The meeting that should have been an email, revisited.

Sometimes it's the other way round.

The internet, briefly, decided that most meetings should have been emails. The internet is, on this point, half right and exactly wrong about which half.

The meetings that should have been emails are the ones in which a single person needs to inform a group of a decision already made. The status update. The "here's where we are." The all-hands that exists because the calendar invite has not been deleted since 2019. These are, broadly, theatre, and yes, they could be a paragraph. Send the paragraph.

But there is a second, larger category that the internet missed, which is the email that should have been a meeting, and this is the one that costs companies money.

It looks like this. A question arises. The question is genuinely difficult, with two or three reasonable answers. Someone, sensing the difficulty, decides to "put it on email so we have it in writing." A long thread begins. By message four, the original question has split into three sub-questions. By message seven, two participants are arguing, in a measured tone, about what was meant in message three. By message twelve, someone CCs the legal team, and the thread, like a river finding the sea, dies in a wide swampy delta of carefully neutral sentences.

Three weeks later, no decision has been made. The original question has acquired a small folder. People speak about it in hallways. A meeting is, eventually, scheduled. The meeting takes thirty-five minutes. The decision is made by the second coffee. Everyone leaves slightly resentful that the email thread happened at all.

Email is good for things you already know the answer to. It is, in my experience, almost useless for things you don't. The reason is not technological. It is that email removes the two ingredients that move difficult questions forward: the ability to interrupt, and the ability to see someone change their mind in real time.

Interruption is treated as bad manners online. In a room, it is the central method by which a group thinks. A senior person says something that is forty per cent right. Someone interrupts, gently, with the sixty per cent. The senior person, in the room, can adjust without losing face, because the adjustment is invisible, folded into the next sentence. On email, the same correction has to be written down, archived, and reread for the rest of the company's life. Almost no-one will do this. So the senior person's forty-per-cent answer becomes the company's official position, and the better answer is left in someone's head.

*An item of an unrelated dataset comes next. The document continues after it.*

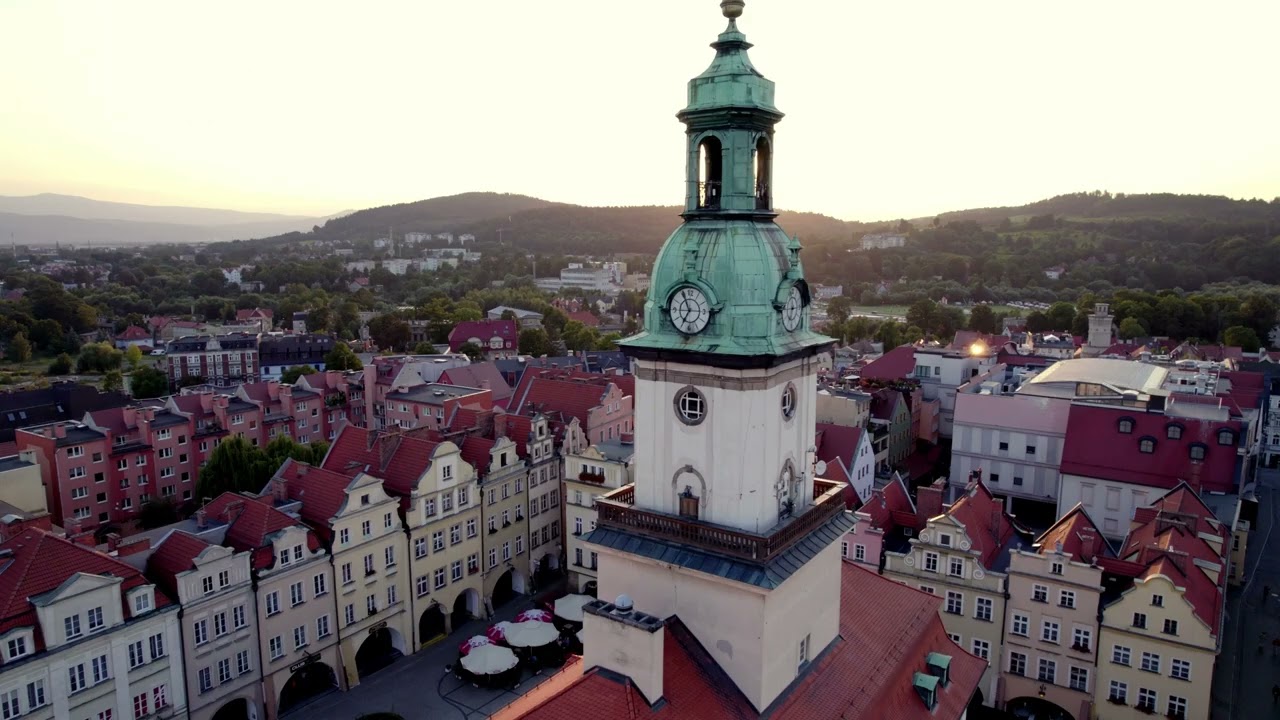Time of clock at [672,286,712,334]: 6:55
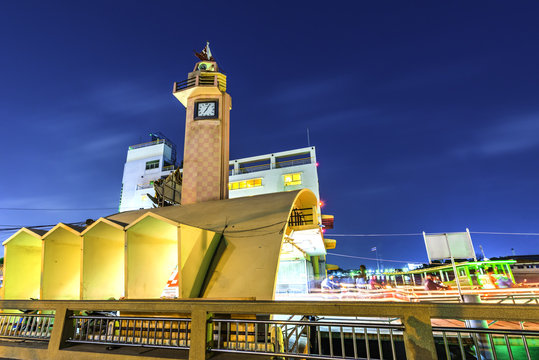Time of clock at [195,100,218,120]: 7:04
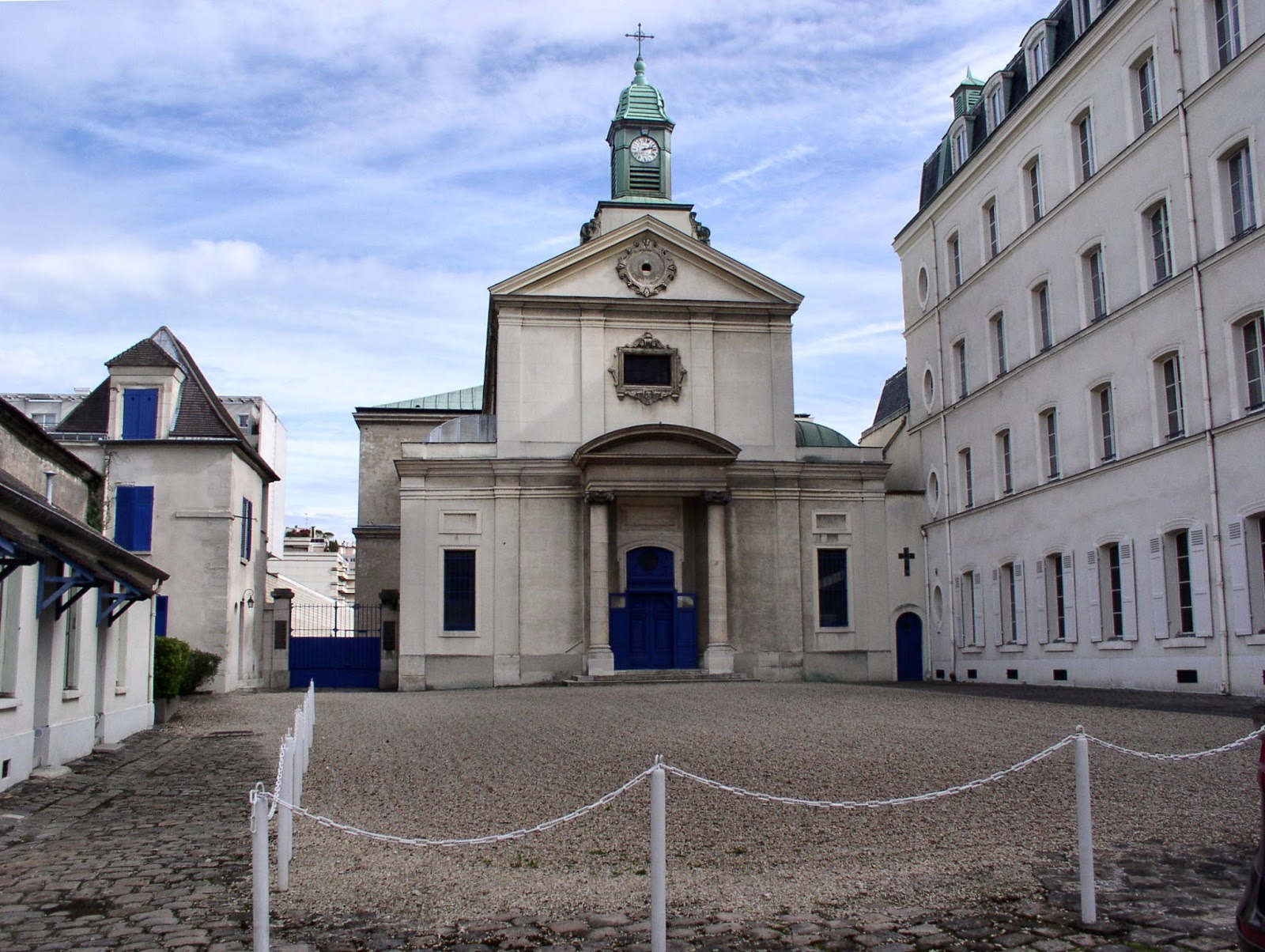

Watching someone change their mind is the second thing email cannot do. In a meeting, the moment of change is visible. The shoulders drop. The pen stops. The eyes go to the window for two seconds and then come back. Everyone in the room sees it, registers it, and moves forward together. On email, change of mind has to be formally announced, which feels like a defeat, so most people don't do it. They simply stop replying. The thread fades. The disagreement continues underneath the silence, costing the company something every week.

So the better question, when something difficult arrives, is not could this have been an email. It is has this already been an email three times, and is anyone willing to admit that.

If yes, you do not need a longer thread. You need an hour, in a room, with no slides, and ideally no laptops. The agenda is the thread, printed out. The chair is whoever is least invested in the outcome. The first thing you do is read the original question out loud. Often, on hearing it again, the room realises that two of the three sub-questions were never the question, and the actual decision takes nine minutes.

The remaining fifty-one minutes are extremely useful. They are the conversation the company should have had three weeks ago, and they are the reason that, six months later, when the same kind of question arises, someone will say let's just put a meeting in and no-one, for once, will roll their eyes.